Но посредничество Соллерса далеко не бескорыстно – и это небескорыстие отравляет все удовольствие от книги. По словам выдающегося французского социолога Пьера Бурдье, Соллерс олицетворяет то поколение, которое меньше чем за тридцать лет перешло от маоистского терроризма к командным постам в финансах, политике или журналистике. В 60-е годы он прославился как один из ведущих представителей школы «нового романа» (его тогдашняя проза стала материалом для многих построений Ролана Барта). Еще важнее была роль Соллерса как основателя журнала «Телькель», в 60-е годы фактически руководившего умами левой интеллигенции. Но в 80-е годы Соллерс меняет курс. Если раньше его идеологией был максимальный радикализм в литературе и политике, то теперь его линия – капризная субъективность снаружи и конформизм внутри. Он одну за другой выпускает кокетливые книги разных жанров – романы, эссе и биографии. Он сотрудничает с издательством «Галлимар», с газетой «Монд» и постоянно фигурирует на телевидении. При этом он постоянно принимает позу героического бойца, наследника либертинов XVIII века в мире современной пошлости.

Но и не зная ничего о самом Соллерсе, легко почувствовать, что портрет Казановы нужен автору лишь как косвенный автопортрет, что мы должны воспринимать Казанову как «второе я» Соллерса – такого же свободного и жизнерадостного одиночки. Для большего эффекта Соллерс постоянно преувеличивает непонятость Казановы – и ухитряется выступать чуть ли не в роли его первооткрывателя. «Кстати, вот уже на протяжении двух веков пропаганда, которая то млеет от дурацкого восторга, то высмеивает, а чаще всего злобствует, стремится исказить память о Казанове, иначе говоря исказить то, что он написал. В особенности фальсификаторам не нравится, что он сам описал свою жизнь и что от книги нельзя оторваться».

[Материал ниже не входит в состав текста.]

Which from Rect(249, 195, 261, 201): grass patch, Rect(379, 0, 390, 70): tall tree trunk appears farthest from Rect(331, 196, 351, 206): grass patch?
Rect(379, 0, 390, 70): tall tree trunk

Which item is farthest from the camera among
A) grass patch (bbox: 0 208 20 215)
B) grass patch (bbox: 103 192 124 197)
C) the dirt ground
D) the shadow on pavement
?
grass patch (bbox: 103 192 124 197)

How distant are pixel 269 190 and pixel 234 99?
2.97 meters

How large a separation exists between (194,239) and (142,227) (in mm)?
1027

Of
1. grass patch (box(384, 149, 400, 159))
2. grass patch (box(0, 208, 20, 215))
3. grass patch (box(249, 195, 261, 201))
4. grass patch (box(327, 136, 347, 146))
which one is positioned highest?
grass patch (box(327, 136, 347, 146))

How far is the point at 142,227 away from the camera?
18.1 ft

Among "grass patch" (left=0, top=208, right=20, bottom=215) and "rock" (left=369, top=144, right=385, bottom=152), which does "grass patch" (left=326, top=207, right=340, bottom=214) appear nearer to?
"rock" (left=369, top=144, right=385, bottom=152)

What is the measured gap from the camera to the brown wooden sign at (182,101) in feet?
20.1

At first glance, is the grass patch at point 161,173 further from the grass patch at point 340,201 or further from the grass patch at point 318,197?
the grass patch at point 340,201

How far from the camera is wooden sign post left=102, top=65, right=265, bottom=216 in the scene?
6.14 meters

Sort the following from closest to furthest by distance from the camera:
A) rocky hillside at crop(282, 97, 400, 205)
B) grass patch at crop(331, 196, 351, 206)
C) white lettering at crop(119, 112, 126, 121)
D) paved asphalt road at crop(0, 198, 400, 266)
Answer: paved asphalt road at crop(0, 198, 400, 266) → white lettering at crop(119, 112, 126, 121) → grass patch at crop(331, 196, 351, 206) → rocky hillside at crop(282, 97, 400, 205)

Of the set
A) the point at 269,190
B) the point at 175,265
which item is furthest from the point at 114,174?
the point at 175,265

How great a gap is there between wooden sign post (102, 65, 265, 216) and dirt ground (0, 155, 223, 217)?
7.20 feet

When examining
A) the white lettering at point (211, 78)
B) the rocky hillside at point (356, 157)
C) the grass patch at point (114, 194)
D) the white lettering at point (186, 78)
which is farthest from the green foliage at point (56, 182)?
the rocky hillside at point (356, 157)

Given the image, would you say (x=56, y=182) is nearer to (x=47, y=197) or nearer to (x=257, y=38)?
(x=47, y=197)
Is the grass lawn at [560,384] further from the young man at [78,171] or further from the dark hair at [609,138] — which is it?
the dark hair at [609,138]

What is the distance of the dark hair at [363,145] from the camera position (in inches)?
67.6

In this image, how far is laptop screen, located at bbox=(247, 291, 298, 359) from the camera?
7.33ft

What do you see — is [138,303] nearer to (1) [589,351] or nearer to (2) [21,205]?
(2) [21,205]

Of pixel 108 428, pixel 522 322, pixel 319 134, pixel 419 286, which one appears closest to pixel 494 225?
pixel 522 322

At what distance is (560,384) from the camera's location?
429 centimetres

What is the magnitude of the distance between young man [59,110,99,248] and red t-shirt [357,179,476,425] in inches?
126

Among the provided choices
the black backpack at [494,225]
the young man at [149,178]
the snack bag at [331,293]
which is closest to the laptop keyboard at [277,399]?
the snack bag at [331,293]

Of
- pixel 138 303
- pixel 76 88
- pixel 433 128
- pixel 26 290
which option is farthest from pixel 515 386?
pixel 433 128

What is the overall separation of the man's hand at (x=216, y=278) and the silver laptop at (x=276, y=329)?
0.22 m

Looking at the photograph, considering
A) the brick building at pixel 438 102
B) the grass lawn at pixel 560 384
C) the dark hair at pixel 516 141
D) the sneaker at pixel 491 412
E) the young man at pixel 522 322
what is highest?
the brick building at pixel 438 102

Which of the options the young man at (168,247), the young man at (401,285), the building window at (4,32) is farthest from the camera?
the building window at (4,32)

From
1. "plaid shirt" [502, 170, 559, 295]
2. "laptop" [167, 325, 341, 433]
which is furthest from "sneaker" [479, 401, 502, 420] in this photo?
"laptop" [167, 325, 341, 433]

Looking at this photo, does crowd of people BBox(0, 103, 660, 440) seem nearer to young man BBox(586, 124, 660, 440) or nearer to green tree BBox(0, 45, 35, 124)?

Соллерс то и дело выглядывает из-за плеча Казановы и напоминает – «это я о себе, о себе», «это я борюсь с серым обскурантизмом, с ханжеством и с глупостью», «это я член тайного братства защитников свободы и счастья». Он называет Казанову и денди, и сюрреалистом, и криптографом, и рыцарем познания, и философом в действии, и Коперником, и Галилеем – и чем яснее становится, что он все время говорит о себе самом, тем более фальшивым кажется его пафос. Иногда первое лицо открыто выходит на авансцену: «Интересно, что сказал бы истинный распутник сегодня. Может быть, такие слова: „Я начал любить наслаждение только после того, как избавился от представлений, какие мне внушила о нем сентиментальная или порнографическая продукция. Истинный порок требует большой сдержанности, утонченности, вкуса. Приходите завтра вечером, и мы всласть посмеемся над всеобщим безобразием, над мафией, над деньгами, над кино, над массмедиа, над так называемой сексуальностью, над искусственным осеменением, над клонированием, над эвтаназией, над Клинтоном, над Моникой, над виагрой, над фундаменталистами с бородой и без оной, над сектами и псевдофилософами“». Но, буквально навязывая читателю сопоставление «я и Казанова», Соллерс не предусмотрел всех последствий такого сравнения. На фоне естественного и великодушного Казановы он кажется таким мелочным и суетливым, таким позером, что действительно начинаешь презирать современность – но совсем не так и не за то, как этого хотел бы Соллерс.